Wi-ly Fi. Travelers often look for free Wi-Fi hot spots. Don't connect to a free network until you confirm it is legitimate and secure. You could be connecting to a scam network, opening up access to information you send over the internet, and possibly even to your credit card number, usernames and passwords. Don't bank or shop while connected to public or unsecured Wi-Fi. On a similar note, CNET recently warned that malicious QR codes are being used by scammers to connect with computers and smartphones. Cybersecurity experts say these QR codes have been found on parking meters, restaurant flyers and other places. If you scan the QR code to redeem an offer or access information, you might allow malicious links embedded with malware to be downloaded onto your phone, which, in turn, may allow bad actors to access your login credentials and payment card numbers you've saved at retailers' sites. The FBI offers some tips to protect yourself from malicious QR codes.
Ignore the spin. People are getting an official-looking letter from the "Records Division" at P.O. Box 2910, Kennesaw, GA 30156-9843, offering information about state "benefits" you might qualify for. It may look official, and even mention your specific state, but it's far from legit. Fine print in the mailing states: "Not affiliated with or endorsed by any government agency." This letter comes from a lead generator trying to collect and sell marketing leads for burial insurance companies. Don't fill out the form. Bury it in your recycling bin.

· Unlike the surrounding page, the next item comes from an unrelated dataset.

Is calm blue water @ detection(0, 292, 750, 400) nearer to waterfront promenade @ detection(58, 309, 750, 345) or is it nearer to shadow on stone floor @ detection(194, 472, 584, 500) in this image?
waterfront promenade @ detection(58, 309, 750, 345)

I owe you nothing. The wordy email carried the subject "Reminder. Pay the debt within two days." Inside, the sender warns "Here is the proof I hacked this email. Your password at the time when I got access to your email: XXXX." It was a very old username for an unimportant website access, and the recipient knew she'd only used it once. (Remember: Do not reuse usernames and passwords!) The strange grammar in the email shouted "scam," not to mention that it contained a false threat: "As a systematic adult websites visitor, you are the only one who is responsible for all the consequences of that." The emailer demanded $1,650 in Bitcoin, as "a considerably fair payment for all the hard work done by me." This email hopes to ensnare (the many) people who watch porn online, but that's just throwing spaghetti against the wall and hoping it will stick. Read the entire email here. Information from corporate data breaches--such as the infamous Equifax breach of 2017, in which millions of people's information was stolen--is traded on the "dark web," so change your login credentials frequently and use password management software to help you keep track of them.
I spy. A recent email reminded the recipient that "We have been trying to reach you in order to deliver your $750 Amazon Gift Card." The recipient recognized the hallmarks of a scam. When he "hovered" his mouse (do not click!) over the links in the email (a button titled "Accept Money" and the "unsubscribe" link) he saw a url that is often used to download malicious software, like spyware, onto the computers of people who click the links. There is only one response to such an email: Delete!
Negative exposure. There's a slew of documentaries about the terrible things that happen to people who are not careful online. (We're not blaming victims, but pushing for awareness that might help people stop themselves from doing regrettable things.) The Netflix series Web of Make Believe: Death, Lies and the Internet tells some awful stories, but the ones concerning young women caught up in a local sextortion scam was super ugly. They thought they'd found romance and did some silly things involving photos for the sake of love, and then were terrorized for it. The perp (quite the nasty little hacker!) was found, prosecuted and incarcerated. We won't spoil the story, but even if you don't watch, spread the word among young people you know not to "overshare" with people they meet online. And teen girls are just one target. The Federal Trade Commission is warning LGBTQ+ communities that evildoers are lurking on dating apps in the guise of potential romantic partners and urging the people they attract to share "explicit photos." Send photos and the blackmail begins, with threats of publicly posting your private chats and photos unless you send money (natch, using gift cards, wires or P2P payment apps). The FTC says (duh!) don't share sexy photos and other personal information with someone you just met on a dating app. And, it warns, "Don't pay scammers to destroy photos or conversations. There's no guarantee they'll do it." If you're a victim, file a complaint with the FBI Internet Crime Complaint Center (IC3).